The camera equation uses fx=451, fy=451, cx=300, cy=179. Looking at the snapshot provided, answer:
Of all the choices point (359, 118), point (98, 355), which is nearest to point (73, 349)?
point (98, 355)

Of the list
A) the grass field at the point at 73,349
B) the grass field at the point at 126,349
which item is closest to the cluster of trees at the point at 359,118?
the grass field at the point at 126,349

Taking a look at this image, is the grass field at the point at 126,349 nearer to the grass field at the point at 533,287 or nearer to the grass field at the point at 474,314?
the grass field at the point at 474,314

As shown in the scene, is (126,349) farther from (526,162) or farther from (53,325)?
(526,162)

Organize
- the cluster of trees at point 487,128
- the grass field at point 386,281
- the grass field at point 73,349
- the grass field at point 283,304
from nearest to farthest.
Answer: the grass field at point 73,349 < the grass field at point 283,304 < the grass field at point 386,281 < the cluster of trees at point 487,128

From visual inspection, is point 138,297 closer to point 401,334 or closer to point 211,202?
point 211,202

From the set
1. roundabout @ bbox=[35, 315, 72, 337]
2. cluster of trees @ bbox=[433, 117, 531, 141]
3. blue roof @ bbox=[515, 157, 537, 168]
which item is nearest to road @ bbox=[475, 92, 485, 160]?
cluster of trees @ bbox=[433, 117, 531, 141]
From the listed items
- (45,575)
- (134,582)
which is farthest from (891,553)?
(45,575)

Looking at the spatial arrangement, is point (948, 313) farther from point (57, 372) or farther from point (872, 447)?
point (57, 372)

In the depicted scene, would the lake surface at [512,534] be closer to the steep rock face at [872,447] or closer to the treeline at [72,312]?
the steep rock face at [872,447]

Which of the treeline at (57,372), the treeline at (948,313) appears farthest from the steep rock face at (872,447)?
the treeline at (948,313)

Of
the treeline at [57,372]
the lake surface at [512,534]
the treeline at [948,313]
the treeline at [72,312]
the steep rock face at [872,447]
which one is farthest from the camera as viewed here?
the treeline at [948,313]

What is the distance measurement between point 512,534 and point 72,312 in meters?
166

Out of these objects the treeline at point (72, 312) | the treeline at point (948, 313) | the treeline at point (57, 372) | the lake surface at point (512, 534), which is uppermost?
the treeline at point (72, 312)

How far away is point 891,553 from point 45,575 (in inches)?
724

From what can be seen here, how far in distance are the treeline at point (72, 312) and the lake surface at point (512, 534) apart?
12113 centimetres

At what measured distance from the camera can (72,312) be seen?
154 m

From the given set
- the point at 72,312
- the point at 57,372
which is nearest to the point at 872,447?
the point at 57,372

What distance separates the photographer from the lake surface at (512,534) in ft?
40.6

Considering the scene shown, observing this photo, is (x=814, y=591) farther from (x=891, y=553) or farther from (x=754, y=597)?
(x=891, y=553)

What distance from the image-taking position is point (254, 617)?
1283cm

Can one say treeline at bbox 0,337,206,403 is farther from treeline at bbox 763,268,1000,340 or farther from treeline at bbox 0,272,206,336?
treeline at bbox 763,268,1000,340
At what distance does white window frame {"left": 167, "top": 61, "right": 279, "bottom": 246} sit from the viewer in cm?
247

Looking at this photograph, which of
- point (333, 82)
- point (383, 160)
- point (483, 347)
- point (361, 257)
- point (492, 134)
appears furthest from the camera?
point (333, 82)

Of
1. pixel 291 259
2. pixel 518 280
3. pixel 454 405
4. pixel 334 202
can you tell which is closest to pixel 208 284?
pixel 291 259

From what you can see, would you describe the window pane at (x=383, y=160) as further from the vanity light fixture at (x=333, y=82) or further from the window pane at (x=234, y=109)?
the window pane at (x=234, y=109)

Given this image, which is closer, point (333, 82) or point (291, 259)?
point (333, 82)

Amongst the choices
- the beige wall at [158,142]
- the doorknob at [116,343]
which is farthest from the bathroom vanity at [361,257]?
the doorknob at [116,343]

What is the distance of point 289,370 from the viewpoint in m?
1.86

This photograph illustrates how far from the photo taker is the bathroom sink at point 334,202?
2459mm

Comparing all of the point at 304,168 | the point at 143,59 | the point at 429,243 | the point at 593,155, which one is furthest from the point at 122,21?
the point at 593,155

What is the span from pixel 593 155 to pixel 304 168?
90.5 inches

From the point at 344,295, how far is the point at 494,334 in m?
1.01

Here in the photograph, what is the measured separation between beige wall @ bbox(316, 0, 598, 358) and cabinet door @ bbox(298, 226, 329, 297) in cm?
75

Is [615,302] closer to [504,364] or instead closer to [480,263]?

Task requirements: Count the lines in the listing above that contain the word "shown", and reply with that number alone.

Answer to this exercise: 2